Start of Selection
Mentorship should be as distant as possible ~ Jaiyeoba Amatesiro Dore
I learnt something very profound
from my step dad as I was growing up as a writer and young man, it is very
important to leave people to wander alone as they come up in life. Clap for
them, let them have access to your resource materials/library if you live in
close quarters. Feed their confidence by listening to their fears and let them
find the solutions within themselves.
All that is required to do
better in literature is continuous access to good literature, application to
writing workshops and seminars, entering for competitions and prizes and simply
jotting down whatever creative thoughts that comes to mind.
But it is very important never
to enter into the personal space of an artist. Not to influence their styles
with your own personal politics and syntax.
We are not just artists but also
equal creators and humans. The best gift you can give an artist is a mind of
his own.
Namwali Serpell met an inspiring
writer at Harvard during her Ph.D programme and that singular experience cost
her many years of creative output because she became distracted by the great
writer's literary style and artistic expectations.
Lesley Nneka Arimah got into the
Farafina Creative Writing Workshop many years ago but couldn't travel down to
Nigeria for the workshop...and guess who wasn't a fan of speculative fiction?
Chimamanda. That encounter would have killed her drive and that lost
opportunity to meet the great Chimamanda and her non-speculative fiction
opinion saved her imagination and freed her enough to acquire the confidence to
keep writing as she could...guess who won the Caine Prize this year?
End of Selection
Start of Dataset records
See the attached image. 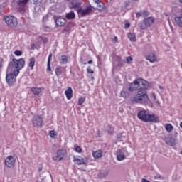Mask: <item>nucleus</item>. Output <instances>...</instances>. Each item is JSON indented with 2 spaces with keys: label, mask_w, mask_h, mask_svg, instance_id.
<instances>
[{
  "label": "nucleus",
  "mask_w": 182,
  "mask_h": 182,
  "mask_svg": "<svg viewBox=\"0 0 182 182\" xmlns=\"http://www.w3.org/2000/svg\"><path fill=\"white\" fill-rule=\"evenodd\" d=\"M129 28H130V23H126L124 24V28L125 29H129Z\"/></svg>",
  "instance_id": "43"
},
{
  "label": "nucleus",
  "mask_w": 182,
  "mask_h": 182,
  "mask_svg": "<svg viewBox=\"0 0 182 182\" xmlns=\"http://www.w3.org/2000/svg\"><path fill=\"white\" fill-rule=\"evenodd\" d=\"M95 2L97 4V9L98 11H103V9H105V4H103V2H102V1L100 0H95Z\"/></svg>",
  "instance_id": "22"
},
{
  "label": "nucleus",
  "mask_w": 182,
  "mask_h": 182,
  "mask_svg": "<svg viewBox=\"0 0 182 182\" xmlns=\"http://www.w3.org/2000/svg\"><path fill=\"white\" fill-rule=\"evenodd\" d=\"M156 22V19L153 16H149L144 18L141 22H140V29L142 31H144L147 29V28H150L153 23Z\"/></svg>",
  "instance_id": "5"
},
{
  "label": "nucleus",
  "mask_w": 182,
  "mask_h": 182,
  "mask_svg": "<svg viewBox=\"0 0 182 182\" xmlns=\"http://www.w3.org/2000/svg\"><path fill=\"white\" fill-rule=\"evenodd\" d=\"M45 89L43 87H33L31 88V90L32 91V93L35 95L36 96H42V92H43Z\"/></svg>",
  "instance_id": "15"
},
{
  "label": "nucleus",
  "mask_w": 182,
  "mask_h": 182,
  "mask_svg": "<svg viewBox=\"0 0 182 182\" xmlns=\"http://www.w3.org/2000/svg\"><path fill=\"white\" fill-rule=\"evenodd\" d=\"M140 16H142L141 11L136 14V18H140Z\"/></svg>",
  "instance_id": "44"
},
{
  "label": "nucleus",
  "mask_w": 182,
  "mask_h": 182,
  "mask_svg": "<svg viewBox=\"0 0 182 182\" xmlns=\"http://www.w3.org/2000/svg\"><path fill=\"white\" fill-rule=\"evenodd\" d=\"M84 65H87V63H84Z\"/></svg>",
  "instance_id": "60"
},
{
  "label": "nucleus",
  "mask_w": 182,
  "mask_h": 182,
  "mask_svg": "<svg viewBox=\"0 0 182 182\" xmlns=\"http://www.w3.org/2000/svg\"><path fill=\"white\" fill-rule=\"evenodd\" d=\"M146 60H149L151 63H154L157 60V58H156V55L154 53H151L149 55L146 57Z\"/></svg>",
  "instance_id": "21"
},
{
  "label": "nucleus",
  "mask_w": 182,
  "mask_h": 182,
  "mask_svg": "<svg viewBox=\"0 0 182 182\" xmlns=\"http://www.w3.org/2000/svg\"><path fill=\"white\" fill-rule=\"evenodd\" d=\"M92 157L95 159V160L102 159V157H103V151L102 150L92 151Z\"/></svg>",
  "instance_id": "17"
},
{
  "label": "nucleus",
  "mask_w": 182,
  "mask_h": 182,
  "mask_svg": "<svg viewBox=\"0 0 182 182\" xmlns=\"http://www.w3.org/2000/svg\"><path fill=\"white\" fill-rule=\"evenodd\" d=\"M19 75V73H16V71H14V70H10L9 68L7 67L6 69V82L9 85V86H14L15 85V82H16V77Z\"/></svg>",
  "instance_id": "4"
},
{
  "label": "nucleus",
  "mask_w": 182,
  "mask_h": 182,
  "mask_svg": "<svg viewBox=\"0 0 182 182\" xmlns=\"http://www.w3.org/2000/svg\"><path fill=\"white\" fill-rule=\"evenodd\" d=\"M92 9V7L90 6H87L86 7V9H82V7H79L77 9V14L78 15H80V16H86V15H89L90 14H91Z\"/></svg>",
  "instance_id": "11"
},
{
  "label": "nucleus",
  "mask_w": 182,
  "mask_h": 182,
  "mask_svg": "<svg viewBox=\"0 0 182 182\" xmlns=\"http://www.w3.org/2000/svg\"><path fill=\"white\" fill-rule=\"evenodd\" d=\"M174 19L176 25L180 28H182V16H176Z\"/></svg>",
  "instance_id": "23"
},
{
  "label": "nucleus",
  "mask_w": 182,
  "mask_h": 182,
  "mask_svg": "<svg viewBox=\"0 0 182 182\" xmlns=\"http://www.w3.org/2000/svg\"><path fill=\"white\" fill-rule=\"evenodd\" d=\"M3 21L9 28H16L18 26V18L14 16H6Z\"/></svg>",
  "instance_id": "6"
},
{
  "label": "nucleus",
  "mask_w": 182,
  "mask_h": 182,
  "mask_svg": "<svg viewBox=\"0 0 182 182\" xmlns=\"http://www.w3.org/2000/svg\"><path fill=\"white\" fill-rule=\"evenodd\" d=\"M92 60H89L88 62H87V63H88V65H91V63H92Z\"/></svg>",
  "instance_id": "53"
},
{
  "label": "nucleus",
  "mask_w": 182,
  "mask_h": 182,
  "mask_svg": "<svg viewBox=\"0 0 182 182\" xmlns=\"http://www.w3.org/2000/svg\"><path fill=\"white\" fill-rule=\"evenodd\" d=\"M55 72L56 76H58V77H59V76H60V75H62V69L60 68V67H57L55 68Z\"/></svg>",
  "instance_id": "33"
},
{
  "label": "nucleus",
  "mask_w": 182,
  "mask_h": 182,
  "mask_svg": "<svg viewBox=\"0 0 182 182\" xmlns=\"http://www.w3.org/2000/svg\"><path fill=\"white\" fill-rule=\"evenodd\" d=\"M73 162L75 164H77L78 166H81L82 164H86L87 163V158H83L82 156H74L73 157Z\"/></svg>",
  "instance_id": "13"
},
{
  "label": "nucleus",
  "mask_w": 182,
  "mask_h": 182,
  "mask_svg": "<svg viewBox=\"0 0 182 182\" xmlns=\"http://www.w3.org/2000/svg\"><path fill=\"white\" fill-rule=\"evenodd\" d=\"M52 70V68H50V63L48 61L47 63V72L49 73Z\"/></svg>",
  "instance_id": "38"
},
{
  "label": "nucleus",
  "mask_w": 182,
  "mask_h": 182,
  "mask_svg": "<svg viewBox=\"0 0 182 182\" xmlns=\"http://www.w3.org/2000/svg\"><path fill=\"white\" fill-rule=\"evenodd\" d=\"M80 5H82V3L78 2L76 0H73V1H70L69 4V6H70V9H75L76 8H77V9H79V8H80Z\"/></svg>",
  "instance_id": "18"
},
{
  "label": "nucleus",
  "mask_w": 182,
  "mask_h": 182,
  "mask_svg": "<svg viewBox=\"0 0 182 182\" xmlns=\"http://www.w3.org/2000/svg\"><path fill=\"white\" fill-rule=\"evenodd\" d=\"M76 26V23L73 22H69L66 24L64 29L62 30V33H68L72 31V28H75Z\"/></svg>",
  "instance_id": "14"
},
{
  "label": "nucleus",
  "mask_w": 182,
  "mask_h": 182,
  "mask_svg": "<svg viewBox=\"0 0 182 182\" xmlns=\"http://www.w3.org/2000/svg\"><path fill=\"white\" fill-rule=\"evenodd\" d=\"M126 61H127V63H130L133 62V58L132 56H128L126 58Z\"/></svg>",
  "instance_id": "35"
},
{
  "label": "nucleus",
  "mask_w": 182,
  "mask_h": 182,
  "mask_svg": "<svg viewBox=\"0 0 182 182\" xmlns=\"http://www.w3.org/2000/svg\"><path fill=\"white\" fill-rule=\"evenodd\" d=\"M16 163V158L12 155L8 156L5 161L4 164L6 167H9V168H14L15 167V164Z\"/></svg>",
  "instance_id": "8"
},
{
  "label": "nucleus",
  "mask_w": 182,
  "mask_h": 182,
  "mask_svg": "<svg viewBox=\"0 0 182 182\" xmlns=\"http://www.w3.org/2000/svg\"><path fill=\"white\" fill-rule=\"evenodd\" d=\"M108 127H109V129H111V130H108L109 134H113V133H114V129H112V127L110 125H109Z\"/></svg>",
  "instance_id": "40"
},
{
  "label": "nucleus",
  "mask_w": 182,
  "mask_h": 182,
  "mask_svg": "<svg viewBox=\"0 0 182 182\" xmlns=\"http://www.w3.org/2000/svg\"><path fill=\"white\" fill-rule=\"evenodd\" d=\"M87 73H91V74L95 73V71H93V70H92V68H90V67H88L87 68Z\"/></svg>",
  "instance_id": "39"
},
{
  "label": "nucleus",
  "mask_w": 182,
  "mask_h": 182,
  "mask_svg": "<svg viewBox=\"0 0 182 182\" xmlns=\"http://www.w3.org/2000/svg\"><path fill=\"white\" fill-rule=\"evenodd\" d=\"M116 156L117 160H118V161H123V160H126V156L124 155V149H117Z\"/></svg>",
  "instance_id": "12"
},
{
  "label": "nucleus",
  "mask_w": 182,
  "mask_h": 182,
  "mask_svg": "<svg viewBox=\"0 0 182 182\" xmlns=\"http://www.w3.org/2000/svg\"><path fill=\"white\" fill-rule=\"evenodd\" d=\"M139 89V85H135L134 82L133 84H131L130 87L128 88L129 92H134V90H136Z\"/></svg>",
End of Dataset records
*What to work on*.
1/ Using the piece on mentorship, answer these:
(a) From whom did the writer learn that people should be left to wander alone as they come up in life?
(b) Where did Namwali Serpell meet an inspiring writer?
(c) Which workshop did Lesley Nneka Arimah get into?
2/ According to the piece on mentorship, why did meeting an inspiring writer cost Namwali Serpell many years of creative output?

*Solutions per task*.
1/
(a) The writer's step dad.
(b) At Harvard, during her Ph.D programme.
(c) The Farafina Creative Writing Workshop.

2/ She became distracted by the great writer's literary style and artistic expectations.